FORGET ME NOT

PRIVATE FRANK BAKER

EAST YORKSHIRE REGIMENT

25TH SEPTEMBER 1916 AGE 21

BURIED: GUARDS' CEMETERY LESBOEUFS, FRANCE


One of the most popular of all headstone inscriptions is the phrase "Not forgotten". I'm never quite sure whether it's meant to assure the dead man that he has not been forgotten or to tell passers-by that the man buried here has not been forgotten. But Frank Baker's inscription is different because it says "Forget me not", as though he himself is asking not to be forgotten. This could be its meaning but I think it's more likely that Ellen Baker, Frank's mother, was familiar with the Victorian language of flowers. Here a forget-me-not signifies undying love, and remembrance after death.
In Newfoundland, in the years after the First World War, people wore forget-me-nots on 1 July to commemorate Newfoundland soldiers killed in action on the first day of the Somme campaign.

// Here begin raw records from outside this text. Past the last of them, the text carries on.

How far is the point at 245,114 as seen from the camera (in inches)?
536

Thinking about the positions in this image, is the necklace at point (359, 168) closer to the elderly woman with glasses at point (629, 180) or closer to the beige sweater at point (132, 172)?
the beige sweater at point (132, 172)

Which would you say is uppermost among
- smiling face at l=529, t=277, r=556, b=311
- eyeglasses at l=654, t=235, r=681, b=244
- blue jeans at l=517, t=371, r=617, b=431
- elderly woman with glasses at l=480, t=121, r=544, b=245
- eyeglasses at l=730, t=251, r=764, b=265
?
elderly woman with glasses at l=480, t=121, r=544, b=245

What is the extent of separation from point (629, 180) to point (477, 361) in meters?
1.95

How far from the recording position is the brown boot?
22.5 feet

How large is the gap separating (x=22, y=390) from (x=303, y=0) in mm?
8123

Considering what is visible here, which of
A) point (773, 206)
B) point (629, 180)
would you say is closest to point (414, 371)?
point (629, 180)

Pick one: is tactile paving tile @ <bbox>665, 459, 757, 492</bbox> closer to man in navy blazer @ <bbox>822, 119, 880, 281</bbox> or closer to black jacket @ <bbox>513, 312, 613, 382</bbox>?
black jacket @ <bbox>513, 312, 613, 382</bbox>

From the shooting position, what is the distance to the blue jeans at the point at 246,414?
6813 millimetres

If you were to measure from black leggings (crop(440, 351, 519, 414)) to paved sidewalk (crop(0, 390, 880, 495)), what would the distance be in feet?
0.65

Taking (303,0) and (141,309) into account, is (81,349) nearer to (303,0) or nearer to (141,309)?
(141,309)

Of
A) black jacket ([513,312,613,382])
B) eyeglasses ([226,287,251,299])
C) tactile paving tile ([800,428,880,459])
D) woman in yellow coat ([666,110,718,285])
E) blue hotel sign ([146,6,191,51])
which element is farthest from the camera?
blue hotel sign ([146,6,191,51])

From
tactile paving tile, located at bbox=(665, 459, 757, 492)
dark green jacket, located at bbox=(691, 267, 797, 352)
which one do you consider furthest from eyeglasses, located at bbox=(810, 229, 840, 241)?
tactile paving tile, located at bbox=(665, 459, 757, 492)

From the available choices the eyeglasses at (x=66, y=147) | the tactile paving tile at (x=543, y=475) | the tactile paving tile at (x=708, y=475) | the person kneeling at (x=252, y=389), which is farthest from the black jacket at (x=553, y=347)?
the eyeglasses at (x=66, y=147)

The custom gradually died out as people took to wearing poppies but there has been a popular move to revive the wearing of the flower on the anniversary of this day.
Frank, who in 1911 aged 15 was working in a steel works in Sheffield, was the eighth of Ellen Baker's eleven children to die. There are three columns in the 1911 census: Total Children Born Alive; Children Still Living and Children Who Have Died. In 1911 she wrote eleven, four and seven in the relevant columns.